> **Given records**

^^^^^^^^

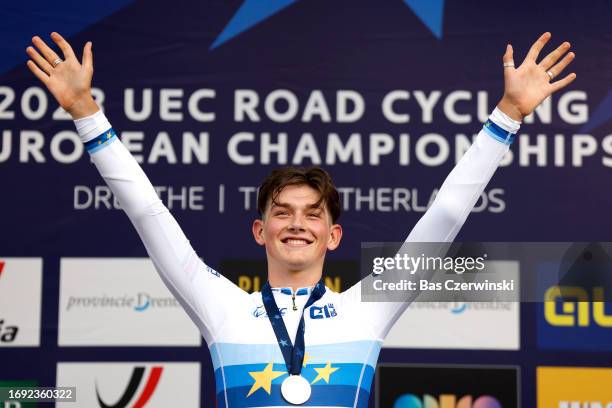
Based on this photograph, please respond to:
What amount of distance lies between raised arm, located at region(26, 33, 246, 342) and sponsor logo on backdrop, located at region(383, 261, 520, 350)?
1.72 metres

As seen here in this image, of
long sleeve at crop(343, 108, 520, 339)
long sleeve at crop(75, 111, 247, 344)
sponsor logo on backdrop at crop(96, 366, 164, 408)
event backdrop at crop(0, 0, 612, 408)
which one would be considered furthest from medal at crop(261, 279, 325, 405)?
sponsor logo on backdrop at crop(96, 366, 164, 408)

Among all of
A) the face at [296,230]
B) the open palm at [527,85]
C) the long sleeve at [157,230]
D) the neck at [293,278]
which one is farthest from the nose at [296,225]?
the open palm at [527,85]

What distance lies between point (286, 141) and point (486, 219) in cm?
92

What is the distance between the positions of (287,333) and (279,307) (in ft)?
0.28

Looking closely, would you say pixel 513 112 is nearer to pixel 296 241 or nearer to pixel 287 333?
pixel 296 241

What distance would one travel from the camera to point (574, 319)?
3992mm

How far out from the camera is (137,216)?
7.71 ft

^^^^^^^^

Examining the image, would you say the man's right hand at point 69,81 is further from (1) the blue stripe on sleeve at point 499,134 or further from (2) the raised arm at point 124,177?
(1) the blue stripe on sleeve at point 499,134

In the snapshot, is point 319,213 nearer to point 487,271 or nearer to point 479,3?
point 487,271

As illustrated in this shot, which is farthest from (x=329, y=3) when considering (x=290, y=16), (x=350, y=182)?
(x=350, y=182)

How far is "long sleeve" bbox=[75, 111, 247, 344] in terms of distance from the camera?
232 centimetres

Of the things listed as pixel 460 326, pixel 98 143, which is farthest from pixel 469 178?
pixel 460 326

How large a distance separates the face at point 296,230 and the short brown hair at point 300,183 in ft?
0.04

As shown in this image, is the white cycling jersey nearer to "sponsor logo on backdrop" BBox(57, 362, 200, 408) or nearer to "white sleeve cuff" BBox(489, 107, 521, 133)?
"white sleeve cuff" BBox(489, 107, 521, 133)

^^^^^^^^

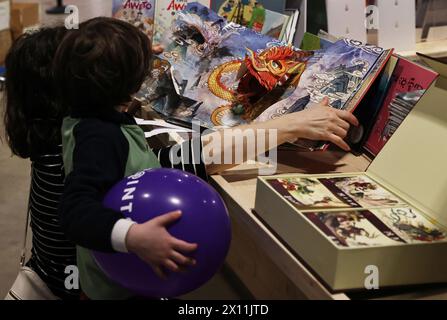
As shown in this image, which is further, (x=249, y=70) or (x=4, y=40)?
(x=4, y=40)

^^^^^^^^

> **Objective**
Count the lines of the listing that contain the word "What". Give only the number.

> **Task result**
4